Verfahrenssteckbrief

Name des Verfahrens: Neuronale Netze
Kernfrage des Verfahrens: Wie können aufgrund von Erfahrungsdaten (Lerndaten) Gruppen gebildet oder unterschieden werden sowie nicht-lineare Zusammenhänge zwischen Variablen entdeckt werden?
Verfahrenstyp: Dependenz- und Interdependenzanalysen möglich
Variablenmenge: geteilt (Input- und Outputvariable)
Skalenniveau:  
- abhängige Variable Zielvariable (Output): metrisch und nicht-metrisch
- unabhängige Variable Eingangsvariable (Input): metrisch und nicht-metrisch
- bei ungeteilter Variablenmenge metrisch und nicht-metrisch
Verfahrensintension: struktur-entdeckendes Verfahren (explorativ)
Verfahrensvarianten: Klassifikation, Prognose, Gruppierung u.a.
Schätzverfahren: alternative Schätzalgorithmen
Softwarepaket: Clementine 12.0 (eigenständiges Programm in SPSS)
Prozedurname in SPSS: graphikorientierte Modellkonstruktion
Anmerkungen: - keine -
Wichtige Begriffe, die in diesem Kapitel erklärt werden: Aktivierungsfunktion; Backpropagation-Algorithmus; Einfache Schwellenwertfunktion; Feedback-Netze; Feedforward-Netze; Multi-Layer-Perceptron; Neuronen; Overfitting; Propagierungsfunktion; Sigmoide Funktion; Tangenshyperbolicus-Funktion; Überwachtes Lernen

Inhaltsverzeichnis

Neuronale Netze

FAQ

Was versteht man unter Pruning?
Unter Pruning ist eine Reihe von Verfahren zu verstehen, mit denen es gelingen soll, die Größe des Neuronalen Netzes zu optimieren, indem gezielt sowohl aus der Eingabeschicht als auch aus den verdeckten Schichten Neuronen oder Gewichte gelöscht werden. Durch eine geringere Anzahl an freien Parametern soll so die Generalisierungsfähigkeit des Netzes verbessert werden.

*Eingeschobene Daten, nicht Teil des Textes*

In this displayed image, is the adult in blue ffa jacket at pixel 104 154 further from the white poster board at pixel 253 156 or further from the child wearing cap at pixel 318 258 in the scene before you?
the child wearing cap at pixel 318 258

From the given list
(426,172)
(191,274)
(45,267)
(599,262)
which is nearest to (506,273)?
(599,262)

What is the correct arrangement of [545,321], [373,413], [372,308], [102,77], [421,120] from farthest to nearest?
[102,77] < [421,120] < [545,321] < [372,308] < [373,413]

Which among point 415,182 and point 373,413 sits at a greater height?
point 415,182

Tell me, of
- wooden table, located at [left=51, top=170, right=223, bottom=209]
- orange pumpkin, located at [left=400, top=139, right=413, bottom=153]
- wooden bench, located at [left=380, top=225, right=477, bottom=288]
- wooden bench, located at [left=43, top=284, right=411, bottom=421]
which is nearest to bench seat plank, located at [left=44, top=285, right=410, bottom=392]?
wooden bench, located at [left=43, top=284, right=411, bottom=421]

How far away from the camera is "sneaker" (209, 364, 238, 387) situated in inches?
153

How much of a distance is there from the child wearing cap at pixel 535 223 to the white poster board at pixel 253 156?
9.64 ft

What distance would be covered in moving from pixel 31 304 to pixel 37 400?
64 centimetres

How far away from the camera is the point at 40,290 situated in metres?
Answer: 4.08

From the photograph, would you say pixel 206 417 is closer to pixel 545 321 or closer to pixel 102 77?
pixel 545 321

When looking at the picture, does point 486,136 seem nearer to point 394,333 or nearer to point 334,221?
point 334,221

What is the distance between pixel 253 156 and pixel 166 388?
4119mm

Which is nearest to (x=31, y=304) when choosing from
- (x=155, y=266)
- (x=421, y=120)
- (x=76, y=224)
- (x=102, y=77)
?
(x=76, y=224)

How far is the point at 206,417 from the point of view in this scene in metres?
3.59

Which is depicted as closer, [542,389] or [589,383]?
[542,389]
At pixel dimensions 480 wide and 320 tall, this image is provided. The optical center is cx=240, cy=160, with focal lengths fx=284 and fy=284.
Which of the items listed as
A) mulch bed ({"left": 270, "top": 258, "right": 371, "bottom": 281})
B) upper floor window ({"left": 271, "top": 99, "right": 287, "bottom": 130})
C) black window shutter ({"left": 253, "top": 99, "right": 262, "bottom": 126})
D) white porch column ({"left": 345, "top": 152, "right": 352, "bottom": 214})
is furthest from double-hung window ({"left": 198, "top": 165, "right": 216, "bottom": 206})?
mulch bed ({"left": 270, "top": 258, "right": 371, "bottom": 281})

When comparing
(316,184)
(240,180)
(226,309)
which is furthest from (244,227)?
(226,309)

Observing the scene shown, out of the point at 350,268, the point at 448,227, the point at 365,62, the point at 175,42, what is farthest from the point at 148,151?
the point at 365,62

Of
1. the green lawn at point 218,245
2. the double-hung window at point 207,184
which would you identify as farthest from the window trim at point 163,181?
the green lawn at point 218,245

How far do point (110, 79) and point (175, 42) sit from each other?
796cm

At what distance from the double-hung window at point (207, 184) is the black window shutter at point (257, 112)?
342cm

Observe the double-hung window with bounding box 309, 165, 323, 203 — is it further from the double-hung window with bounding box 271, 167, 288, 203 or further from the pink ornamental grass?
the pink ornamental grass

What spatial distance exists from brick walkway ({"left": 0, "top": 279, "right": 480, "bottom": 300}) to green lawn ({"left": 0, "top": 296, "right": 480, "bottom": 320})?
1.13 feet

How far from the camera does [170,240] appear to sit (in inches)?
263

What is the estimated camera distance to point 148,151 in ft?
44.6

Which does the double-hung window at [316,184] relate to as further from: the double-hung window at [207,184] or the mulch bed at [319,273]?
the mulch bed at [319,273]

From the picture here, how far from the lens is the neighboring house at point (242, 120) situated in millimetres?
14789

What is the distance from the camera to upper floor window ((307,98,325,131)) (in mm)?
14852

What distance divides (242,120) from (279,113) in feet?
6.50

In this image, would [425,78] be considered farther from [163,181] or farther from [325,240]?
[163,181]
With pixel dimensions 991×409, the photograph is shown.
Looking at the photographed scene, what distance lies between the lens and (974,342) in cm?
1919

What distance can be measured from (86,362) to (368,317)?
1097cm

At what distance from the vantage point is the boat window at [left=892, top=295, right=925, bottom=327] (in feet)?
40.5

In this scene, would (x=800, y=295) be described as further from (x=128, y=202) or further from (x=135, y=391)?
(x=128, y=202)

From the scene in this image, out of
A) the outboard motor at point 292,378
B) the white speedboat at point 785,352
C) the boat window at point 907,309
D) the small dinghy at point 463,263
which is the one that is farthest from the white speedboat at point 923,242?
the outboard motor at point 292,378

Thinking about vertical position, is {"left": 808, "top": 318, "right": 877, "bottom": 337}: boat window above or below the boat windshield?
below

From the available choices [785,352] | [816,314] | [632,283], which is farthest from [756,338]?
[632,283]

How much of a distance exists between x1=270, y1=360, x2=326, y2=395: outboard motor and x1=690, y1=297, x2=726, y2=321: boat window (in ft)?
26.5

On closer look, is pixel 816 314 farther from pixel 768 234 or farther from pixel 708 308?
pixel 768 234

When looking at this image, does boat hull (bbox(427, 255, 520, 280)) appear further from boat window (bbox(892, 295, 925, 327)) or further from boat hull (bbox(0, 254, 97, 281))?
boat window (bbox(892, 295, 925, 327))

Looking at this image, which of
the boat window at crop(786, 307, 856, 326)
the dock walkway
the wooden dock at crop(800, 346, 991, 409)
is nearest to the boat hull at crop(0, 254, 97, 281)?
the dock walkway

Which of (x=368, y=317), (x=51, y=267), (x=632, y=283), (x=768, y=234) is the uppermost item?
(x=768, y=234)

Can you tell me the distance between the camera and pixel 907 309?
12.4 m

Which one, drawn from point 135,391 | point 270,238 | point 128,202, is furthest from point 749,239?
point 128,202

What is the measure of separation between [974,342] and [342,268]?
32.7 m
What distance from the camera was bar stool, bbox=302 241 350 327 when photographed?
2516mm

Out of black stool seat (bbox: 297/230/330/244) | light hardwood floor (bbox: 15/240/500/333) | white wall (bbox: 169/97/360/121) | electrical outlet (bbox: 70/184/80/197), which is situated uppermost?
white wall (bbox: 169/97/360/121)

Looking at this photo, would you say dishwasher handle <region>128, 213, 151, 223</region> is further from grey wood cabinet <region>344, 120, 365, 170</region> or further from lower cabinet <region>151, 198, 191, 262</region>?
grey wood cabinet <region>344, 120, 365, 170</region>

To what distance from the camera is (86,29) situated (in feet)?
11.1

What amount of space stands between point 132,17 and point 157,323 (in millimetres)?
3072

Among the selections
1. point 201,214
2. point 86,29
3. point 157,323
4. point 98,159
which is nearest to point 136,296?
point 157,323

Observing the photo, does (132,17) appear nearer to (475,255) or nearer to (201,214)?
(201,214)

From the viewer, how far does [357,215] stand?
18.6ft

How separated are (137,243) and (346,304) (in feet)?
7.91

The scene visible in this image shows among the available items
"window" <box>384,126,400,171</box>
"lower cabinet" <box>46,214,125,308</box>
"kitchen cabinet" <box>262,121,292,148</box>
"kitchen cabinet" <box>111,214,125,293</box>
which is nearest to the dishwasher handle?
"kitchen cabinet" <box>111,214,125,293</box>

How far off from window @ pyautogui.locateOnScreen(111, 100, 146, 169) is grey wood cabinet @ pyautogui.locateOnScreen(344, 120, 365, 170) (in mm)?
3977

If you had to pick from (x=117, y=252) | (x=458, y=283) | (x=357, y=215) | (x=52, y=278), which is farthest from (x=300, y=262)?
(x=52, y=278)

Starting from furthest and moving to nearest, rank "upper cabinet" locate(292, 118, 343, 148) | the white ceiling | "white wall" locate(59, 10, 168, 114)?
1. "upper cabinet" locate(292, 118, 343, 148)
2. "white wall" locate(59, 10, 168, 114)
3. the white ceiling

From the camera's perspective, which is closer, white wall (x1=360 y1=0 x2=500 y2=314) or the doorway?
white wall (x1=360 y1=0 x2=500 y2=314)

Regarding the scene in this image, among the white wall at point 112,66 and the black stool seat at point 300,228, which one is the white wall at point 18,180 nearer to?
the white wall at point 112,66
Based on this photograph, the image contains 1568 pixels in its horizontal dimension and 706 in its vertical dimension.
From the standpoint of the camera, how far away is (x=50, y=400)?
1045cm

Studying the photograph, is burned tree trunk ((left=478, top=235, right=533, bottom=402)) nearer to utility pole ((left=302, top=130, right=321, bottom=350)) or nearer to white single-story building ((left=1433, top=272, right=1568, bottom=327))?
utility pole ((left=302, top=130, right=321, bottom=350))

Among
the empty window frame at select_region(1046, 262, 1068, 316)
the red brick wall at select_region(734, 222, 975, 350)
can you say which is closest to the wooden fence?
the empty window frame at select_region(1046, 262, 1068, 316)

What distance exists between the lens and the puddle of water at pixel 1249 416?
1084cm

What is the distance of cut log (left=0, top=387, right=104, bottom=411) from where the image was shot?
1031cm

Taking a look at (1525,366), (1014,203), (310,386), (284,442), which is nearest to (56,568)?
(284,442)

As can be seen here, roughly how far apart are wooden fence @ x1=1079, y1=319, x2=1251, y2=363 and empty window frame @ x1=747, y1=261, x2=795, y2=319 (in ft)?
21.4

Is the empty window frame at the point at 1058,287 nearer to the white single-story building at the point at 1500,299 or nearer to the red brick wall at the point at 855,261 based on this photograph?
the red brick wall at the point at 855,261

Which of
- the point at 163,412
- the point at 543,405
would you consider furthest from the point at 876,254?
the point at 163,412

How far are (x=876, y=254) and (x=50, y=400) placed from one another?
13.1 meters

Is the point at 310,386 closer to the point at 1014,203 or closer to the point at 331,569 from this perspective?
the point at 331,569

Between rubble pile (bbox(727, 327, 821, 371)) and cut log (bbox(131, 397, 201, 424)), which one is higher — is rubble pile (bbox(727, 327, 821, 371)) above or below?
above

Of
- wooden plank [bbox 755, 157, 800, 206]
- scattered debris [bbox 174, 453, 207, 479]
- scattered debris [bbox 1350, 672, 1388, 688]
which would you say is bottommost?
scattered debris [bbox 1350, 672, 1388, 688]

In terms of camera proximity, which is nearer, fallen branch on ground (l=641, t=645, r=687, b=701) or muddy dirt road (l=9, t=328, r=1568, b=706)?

Was ist unter Momentum-Term zu verstehen?
Der Momentum-Term stellt eine Erweiterung des einfachen Backpropagation-Algorithmus dar. Bei der Berechnung der Gewichtsänderung im Zeitpunkt t wird die Gewichtsänderung in der Periode t-1 berücksichtigt. In weiten Plateaus der Fehlerfunktion führt dies zu einer stärkeren und bei stark zerklüfteten Fehlerflächen zu einer geringen Veränderung der Gewichte (vgl. Zell, Andreas, Simulation neuronaler Netze, S. 155 ff.).

Können die Startgewichte im Netz auch auf Null gesetzt werden?
Werden alle Startgewichte auf Null gesetzt, trainiert der Backpropagation-Algorithmus das Netz symmetrisch und schafft es deshalb nicht, unterschiedliche Gewichte im Netz herauszubilden. Aus diesem Grund werden i.d.R. Zufallszahlen verwendet, die aus Konvergenzgründen nahe bei Null liegen sollten.